1. Cost based pricing


Price= Total cost*(1+profit margin percentage)
Note:
1. Competitors are charging the price from 4000 to 7500 Euros which means
profit margin between 60% to 200%
As TSM is entering into consulting service for the first time, they should charge less than
competitors, around 100% margins.
Therefore they should charge the price approximately 5000 Euros.
2. Competitor based pricing
According to competitors price range(4000-7500), they should charge around
4000 Euros.

3. Value based pricing


Value in Use= (Va-Vb)-(Pa-Pb)
Benefits to customer

TSM is a pharmaceutical company and now entering into consulting segment.
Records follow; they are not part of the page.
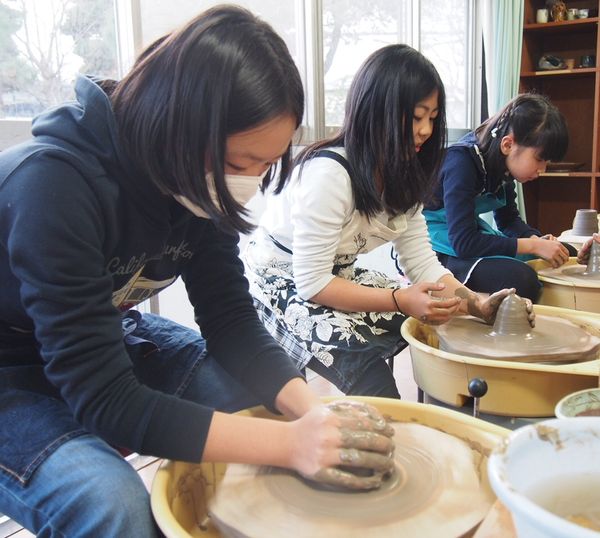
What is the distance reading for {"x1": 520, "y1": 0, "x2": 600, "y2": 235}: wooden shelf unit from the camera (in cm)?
451

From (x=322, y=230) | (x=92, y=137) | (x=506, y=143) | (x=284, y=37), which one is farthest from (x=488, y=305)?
(x=284, y=37)

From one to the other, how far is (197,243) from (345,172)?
51cm

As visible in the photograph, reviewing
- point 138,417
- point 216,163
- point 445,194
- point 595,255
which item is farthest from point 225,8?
point 595,255

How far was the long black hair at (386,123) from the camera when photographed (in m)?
1.53

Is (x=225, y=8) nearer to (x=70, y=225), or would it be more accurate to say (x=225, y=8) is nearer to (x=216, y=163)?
(x=216, y=163)

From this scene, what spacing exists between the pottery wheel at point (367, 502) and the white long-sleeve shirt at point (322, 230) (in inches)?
25.4

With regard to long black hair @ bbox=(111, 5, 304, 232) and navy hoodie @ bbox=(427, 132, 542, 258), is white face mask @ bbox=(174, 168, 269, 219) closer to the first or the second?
long black hair @ bbox=(111, 5, 304, 232)

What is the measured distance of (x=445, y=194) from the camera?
7.22ft

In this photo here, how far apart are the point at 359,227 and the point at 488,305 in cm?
39

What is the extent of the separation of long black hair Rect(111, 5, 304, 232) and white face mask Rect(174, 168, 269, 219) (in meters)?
0.02

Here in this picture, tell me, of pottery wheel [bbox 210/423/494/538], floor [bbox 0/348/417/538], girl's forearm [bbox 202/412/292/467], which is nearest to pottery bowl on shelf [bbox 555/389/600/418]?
pottery wheel [bbox 210/423/494/538]

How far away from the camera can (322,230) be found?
1521 millimetres

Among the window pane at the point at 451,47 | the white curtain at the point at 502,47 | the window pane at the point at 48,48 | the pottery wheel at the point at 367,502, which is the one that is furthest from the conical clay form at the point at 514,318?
the white curtain at the point at 502,47

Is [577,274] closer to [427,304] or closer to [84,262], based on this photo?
[427,304]
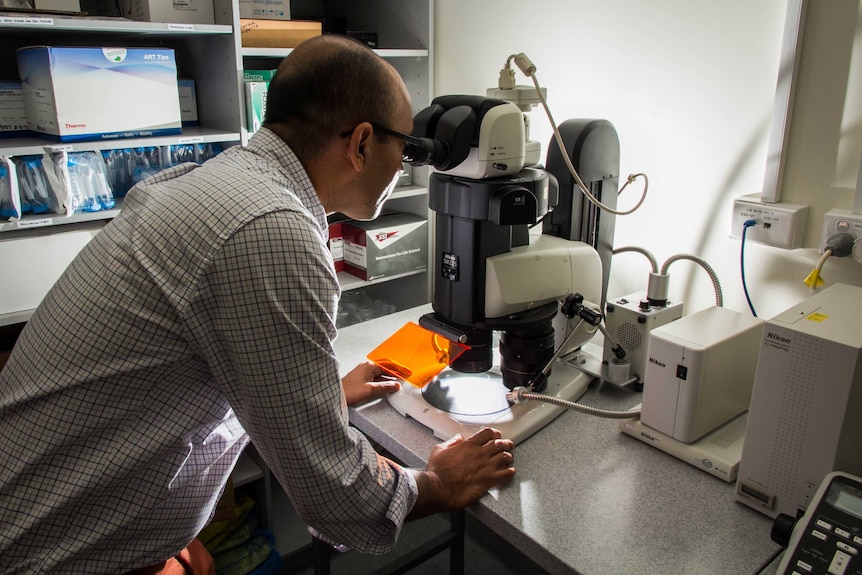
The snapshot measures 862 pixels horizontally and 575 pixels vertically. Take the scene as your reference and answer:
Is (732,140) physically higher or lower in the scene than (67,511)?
higher

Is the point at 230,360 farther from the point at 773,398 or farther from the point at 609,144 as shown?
the point at 609,144

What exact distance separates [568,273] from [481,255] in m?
0.22

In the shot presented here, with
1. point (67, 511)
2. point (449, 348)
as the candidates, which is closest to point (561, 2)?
point (449, 348)

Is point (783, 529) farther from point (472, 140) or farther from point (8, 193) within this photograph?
point (8, 193)

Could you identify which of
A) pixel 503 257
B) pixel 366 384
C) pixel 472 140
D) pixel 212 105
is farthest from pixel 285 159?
pixel 212 105

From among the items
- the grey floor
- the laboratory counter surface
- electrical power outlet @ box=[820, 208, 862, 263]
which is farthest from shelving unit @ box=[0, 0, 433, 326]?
electrical power outlet @ box=[820, 208, 862, 263]

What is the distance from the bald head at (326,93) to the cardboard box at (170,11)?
0.90 metres

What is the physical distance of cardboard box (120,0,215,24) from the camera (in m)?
1.69

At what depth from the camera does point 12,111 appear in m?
1.72

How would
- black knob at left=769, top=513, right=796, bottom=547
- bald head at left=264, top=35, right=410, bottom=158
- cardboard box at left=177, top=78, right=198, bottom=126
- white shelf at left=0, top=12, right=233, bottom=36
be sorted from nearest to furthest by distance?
1. black knob at left=769, top=513, right=796, bottom=547
2. bald head at left=264, top=35, right=410, bottom=158
3. white shelf at left=0, top=12, right=233, bottom=36
4. cardboard box at left=177, top=78, right=198, bottom=126

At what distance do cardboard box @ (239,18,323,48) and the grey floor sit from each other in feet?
5.33

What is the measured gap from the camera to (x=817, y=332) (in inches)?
35.5

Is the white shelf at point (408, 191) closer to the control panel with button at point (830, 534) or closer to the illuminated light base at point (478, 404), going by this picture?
the illuminated light base at point (478, 404)

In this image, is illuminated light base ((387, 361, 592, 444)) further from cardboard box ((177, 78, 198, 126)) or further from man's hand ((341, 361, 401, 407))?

Therefore they are known to the problems faced by pharmacy companies while
performing operations. They can give a better solution to this problem by
providing ISM software. They are able to provide more value than the
competitors.
As TSM is giving more value than competitors and has competitive advantage
over competitive firm (consultancy firms) hence TSM should charge premium
price for the service.
As TSM is providing value based service so they can charge a skim price for the
service. Hence they should quote a price between 5000-6000 Euros.

Answer3:
Different pricing tactics
Different tactics can help the organization to attract more customers and maximize
profits.
A. Discounting
TSM is entering into consulting service for the first time. Therefore they should quote
the prices in such a manner that would help them to gain market share. Discounting will
help them to be competitive in market.
B. Odd value pricing or charm pricing
One of the most common pricing tactics that company should use is to price their
products just a few pennies lower so that the first number of the price is lower.
For example, if you were using charm pricing, you would sell your products for $19.99
instead of $20 because $19.99 seems like it is less. It pushes your product into the $10$19.99 price bracket so it appears to cost much less than $20.
C. Penetration
Penetration is a tactic in which company start at a fair price and to gain market share
before competitors catch up. Once TSM have a loyal customer base in consulting, they
are able to find ways to raise prices later. They can charge more by giving more
upgrades.

D. Price bunding
TSM can use price bundling tactic to offer its product to customer. Price bundling is a
practice of selling more than one product for a single, lower price.
For example sometimes when we signed up for high-speed Internet connection, we also
get cable TV and telephone offer? If so, you probably pay less than if you were to get
the three services separately. Firms bundle products or services together to encourage
customers to stock up so they wont purchase competing brands, to encourage trial of a
new product, or to provide an incentive to purchase a less desirable product or service
to obtain a more desirable one in the same bundle.
Similarly TSM can provide its software in bundles to attract customers.